To identify possible hormonal factors involved in the differential responses to chemotherapy
observed in our tumor model, we investigated if the timing among tumor cell injection, rehousing, and chemotherapy
administration differentially affects levels of corticosterone (CORT), growth hormone (GH), and testosterone and tumor and host responses to chemotherapy
Mice were reared either individually (I) or in groups (G). At 2 to 4 months, mice were injected with tumor cells and retained in their original housing
conditions or rehoused into different experimental groups (GG, IG, II, GI) either immediately (experiment 1) or 14 days later (experiment 2); chemotherapy
was administered when tumors weighed approximately 0.8 g.
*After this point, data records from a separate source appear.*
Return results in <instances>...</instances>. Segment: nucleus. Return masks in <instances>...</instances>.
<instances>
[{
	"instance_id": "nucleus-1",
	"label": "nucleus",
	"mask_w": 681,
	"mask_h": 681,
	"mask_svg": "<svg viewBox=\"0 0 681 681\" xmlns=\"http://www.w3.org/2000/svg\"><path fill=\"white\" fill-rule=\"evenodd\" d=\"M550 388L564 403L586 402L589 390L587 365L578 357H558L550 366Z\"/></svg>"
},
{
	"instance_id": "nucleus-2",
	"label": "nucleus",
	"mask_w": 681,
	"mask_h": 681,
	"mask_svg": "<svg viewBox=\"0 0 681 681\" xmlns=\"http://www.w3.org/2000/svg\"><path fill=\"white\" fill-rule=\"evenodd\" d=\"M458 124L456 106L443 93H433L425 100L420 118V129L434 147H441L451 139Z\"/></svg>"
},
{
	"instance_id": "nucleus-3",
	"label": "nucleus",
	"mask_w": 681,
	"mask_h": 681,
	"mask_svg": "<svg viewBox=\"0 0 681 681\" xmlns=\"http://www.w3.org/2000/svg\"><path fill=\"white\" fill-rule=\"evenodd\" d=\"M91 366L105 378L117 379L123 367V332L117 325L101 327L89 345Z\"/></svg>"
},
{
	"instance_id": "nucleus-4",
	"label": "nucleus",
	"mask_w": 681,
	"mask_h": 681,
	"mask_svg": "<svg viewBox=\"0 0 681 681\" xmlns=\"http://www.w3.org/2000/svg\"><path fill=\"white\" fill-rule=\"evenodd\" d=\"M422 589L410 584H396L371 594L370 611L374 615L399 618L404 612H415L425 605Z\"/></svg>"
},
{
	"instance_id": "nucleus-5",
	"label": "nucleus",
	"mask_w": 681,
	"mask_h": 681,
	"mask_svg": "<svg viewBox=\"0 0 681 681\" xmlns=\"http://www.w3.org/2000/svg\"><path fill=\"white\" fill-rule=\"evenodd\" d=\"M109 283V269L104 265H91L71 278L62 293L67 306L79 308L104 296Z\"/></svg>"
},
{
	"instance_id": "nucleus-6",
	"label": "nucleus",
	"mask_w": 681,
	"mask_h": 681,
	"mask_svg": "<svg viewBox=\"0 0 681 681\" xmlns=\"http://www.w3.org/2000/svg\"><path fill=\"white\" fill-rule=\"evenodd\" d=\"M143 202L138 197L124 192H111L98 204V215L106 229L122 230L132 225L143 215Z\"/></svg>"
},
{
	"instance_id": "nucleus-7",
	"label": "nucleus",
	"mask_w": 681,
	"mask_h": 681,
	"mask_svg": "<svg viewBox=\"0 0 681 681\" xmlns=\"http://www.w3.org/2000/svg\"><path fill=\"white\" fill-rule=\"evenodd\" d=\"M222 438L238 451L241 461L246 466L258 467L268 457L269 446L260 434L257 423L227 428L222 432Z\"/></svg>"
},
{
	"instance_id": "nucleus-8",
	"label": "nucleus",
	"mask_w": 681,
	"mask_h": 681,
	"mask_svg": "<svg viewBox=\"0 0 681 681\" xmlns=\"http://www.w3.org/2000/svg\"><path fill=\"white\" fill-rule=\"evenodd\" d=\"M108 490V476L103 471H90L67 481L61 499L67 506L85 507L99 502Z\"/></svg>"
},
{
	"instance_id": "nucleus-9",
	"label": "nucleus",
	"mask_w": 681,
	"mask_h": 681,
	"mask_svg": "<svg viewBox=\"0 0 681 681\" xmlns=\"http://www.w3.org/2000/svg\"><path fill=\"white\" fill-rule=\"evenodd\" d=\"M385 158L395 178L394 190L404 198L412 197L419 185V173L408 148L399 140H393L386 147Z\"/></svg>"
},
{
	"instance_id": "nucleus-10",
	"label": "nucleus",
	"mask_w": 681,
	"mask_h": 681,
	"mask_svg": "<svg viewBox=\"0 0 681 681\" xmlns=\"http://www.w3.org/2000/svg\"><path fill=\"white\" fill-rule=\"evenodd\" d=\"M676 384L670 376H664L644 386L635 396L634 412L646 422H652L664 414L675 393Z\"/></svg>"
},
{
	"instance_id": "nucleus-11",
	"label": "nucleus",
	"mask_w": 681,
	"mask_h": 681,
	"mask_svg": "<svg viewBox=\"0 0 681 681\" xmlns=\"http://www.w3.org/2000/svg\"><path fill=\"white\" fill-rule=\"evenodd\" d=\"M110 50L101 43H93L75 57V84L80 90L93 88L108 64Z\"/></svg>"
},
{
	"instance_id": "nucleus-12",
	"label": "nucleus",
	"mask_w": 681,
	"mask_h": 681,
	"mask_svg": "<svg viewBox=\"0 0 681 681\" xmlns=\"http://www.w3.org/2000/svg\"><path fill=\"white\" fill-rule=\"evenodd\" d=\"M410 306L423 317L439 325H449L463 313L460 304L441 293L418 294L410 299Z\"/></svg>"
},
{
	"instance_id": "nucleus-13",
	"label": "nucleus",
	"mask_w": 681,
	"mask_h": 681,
In experiment 1, IG and GG mice had better responses to chemotherapy
than GI mice. Chemotherapy
increased CORT levels in II mice and decreased GH levels in GI mice compared with those of their drug vehicle-treated counterparts. Under the temporal conditions of experiment 2, IG and GG mice lost the advantage seen in experiment 1 in terms of tumor and host responses to chemotherapy
. Before chemotherapy
administration, CORT levels in IG mice and GH levels in GI mice were higher than those in mice in all other housing
conditions. At 1 day after chemotherapy
, CORT levels were higher for chemotherapy
-treated than for drug vehicle-treated IG mice, and at 5 days post chemotherapy
, GH levels were higher in GI than in IG mice.
Temporal relationships among tumor cell injection, rehousing, and chemotherapy
administration critically influence responses to chemotherapy
; these effects may be mediated, in part, by alterations in hormone levels.
GG = from group to group housing; II = from individual to individual housing; IG = from individual to group housing; GI = from group to individual housing; CORT = corticosterone; GH = growth hormone; T = testosterone; AD = Adriamycin; CY = cyclophosphamide; TGD = tumor growth delay; SC115 = Shionogi carcinoma 115; C = tumor cell-injected, chemotherapy-treated mice; V = tumor cell- injected, drug vehicle-treated mice.